» **ИСХОДНЫЙ ТЕКСТ**
»»

# Моделизм > Моделизм: Авто-БТТ >  Хочу спрсить.

## Aleks.KARF

Вопрос начет красок, купил модель Sd.Kfz.251/17 w/2cm Schwebelafette от DRAGON,как разобрася какие краски там нужны? Кроме Звездовских красок ничего нет в продаже.Интересуют камуфляжные цвета, с основными все ясно. Там Model master, а какие аналоги в звездовских красках?

И еще вопрос по поводу резиновых покрышек. Наблюдал следующую систему, модель БТР-70 (Звезда) комплектуется резиновыми покрышками, при контакте с пласмассой эта резина ее разъедала, после сборки от пластиковых ободов буквально потекли слезы. Всеми восемью ногами БТР прилипал ко всем поверхностям.
 Я собирал БМ Град от Алангера, там тоже резина, испугался что и у меня такое повторится, но оказалось напрасно, уже с год стоит и ничего.
Что это за резина такая агрессивная, кто-нибудь такое видел?

----------


## Казаков В.Ю.

> И еще вопрос по поводу резиновых покрышек. Наблюдал следующую систему, модель БТР-70 (Звезда) комплектуется резиновыми покрышками, при контакте с пласмассой эта резина ее разъедала, после сборки от пластиковых ободов буквально потекли слезы. Всеми восемью ногами БТР прилипал ко всем поверхностям.

««

» **НАБОР ДАННЫХ**

»»

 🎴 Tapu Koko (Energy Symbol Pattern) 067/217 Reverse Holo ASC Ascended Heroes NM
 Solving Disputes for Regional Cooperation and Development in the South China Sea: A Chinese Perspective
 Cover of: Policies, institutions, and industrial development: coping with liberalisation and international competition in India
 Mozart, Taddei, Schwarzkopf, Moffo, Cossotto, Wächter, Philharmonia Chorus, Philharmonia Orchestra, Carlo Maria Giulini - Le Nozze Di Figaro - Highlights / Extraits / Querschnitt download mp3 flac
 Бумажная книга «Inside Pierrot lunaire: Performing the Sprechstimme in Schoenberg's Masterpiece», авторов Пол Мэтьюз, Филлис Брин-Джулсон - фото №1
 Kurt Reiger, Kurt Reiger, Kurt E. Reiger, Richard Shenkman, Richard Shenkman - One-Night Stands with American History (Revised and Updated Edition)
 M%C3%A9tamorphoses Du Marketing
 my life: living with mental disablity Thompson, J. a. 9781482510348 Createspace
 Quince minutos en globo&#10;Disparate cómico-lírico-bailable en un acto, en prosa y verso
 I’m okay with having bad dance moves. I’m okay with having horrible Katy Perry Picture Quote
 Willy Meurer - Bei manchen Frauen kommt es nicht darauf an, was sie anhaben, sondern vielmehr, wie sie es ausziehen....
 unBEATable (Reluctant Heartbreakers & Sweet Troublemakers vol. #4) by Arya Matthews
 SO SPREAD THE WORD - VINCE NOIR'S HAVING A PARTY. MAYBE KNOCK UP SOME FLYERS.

««
»»

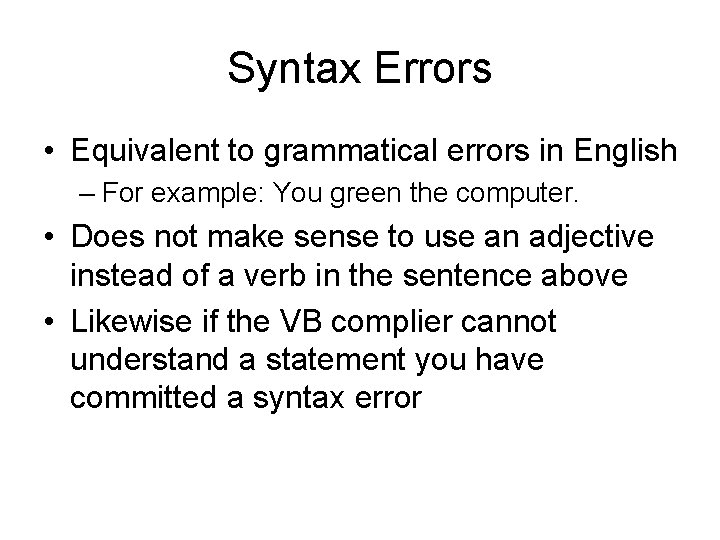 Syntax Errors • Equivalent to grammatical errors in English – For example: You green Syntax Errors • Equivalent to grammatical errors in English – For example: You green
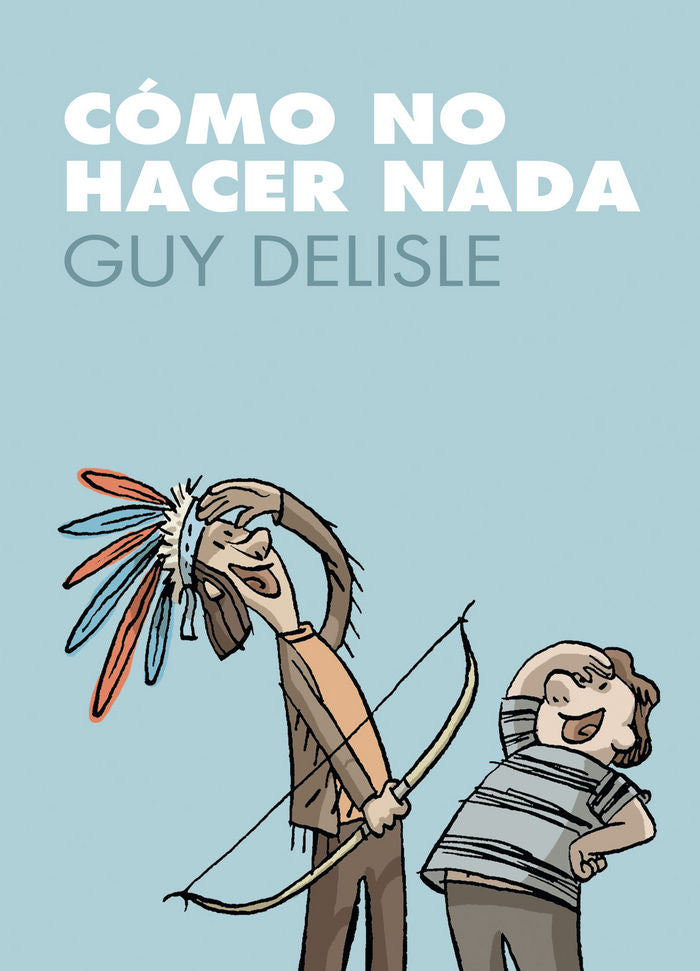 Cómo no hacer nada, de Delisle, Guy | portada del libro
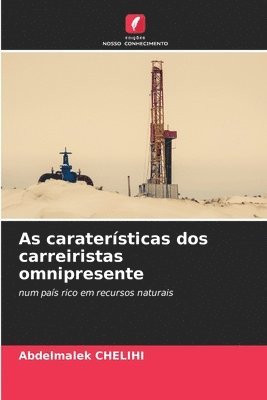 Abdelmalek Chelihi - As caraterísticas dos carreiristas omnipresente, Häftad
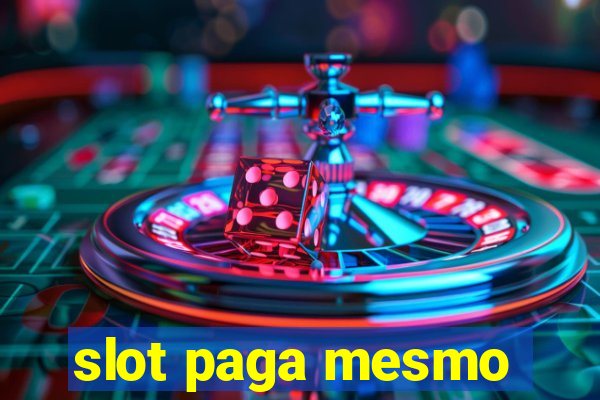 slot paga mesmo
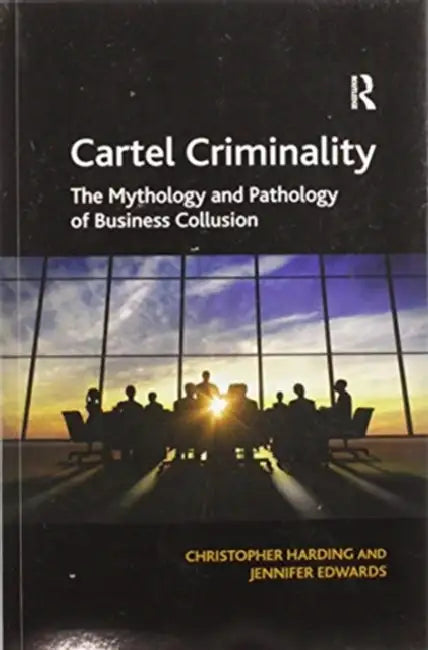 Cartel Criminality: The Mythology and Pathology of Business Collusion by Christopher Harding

««
»»

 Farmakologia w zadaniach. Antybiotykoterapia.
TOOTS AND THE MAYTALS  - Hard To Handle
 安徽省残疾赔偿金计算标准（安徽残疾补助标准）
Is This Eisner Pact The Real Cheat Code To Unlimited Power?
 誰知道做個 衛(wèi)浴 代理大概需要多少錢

««

» **ЗАДАНИЕ 1**
Верни из исходного текста фрагмент, начиная со слов «Вопрос начет красок, купил» и заканчивая словами «кто-нибудь такое видел?».
» **ЗАДАНИЕ 2**
Продолжи ветку форума о красках и резиновых покрышках для моделей, начав сразу после последней приведенной фразы.

» **РЕЗУЛЬТАТ 1**
Вопрос начет красок, купил модель Sd.Kfz.251/17 w/2cm Schwebelafette от DRAGON,как разобрася какие краски там нужны? Кроме Звездовских красок ничего нет в продаже.Интересуют камуфляжные цвета, с основными все ясно. Там Model master, а какие аналоги в звездовских красках?

И еще вопрос по поводу резиновых покрышек. Наблюдал следующую систему, модель БТР-70 (Звезда) комплектуется резиновыми покрышками, при контакте с пласмассой эта резина ее разъедала, после сборки от пластиковых ободов буквально потекли слезы. Всеми восемью ногами БТР прилипал ко всем поверхностям.
 Я собирал БМ Град от Алангера, там тоже резина, испугался что и у меня такое повторится, но оказалось напрасно, уже с год стоит и ничего.
Что это за резина такая агрессивная, кто-нибудь такое видел?

» **РЕЗУЛЬТАТ 2**
Услышав от коллег про обозначенную проблему, я при постройке БТР-80 просто проложил между резиной и дисками фольгу :Wink:  и ничего, уже четвертый год стоит.

----------


## Pepelatz

Если жёлтый камуфляж, то звезда советует свои краски: охра, немецкий жёлто-оливковый, зелёный.
У коричневых цветов оттенок плавает во все стороны, иногда охра становиться светло-коричневым и наоборот. Советую смотреть рисунки в сети при окраске, чтобы вовремя поправить цвет.

----------


## Константин Чиркин

> Услышав от коллег про обозначенную проблему, я при постройке БТР-80 просто проложил между резиной и дисками фольгу и ничего, уже четвертый год стоит.


Я эти места прокрашивал несколько раз кисточкой и тоже ничего.

----------


## OKA

Трудности перевода? 



" Лунный автомобиль X-37B OTV "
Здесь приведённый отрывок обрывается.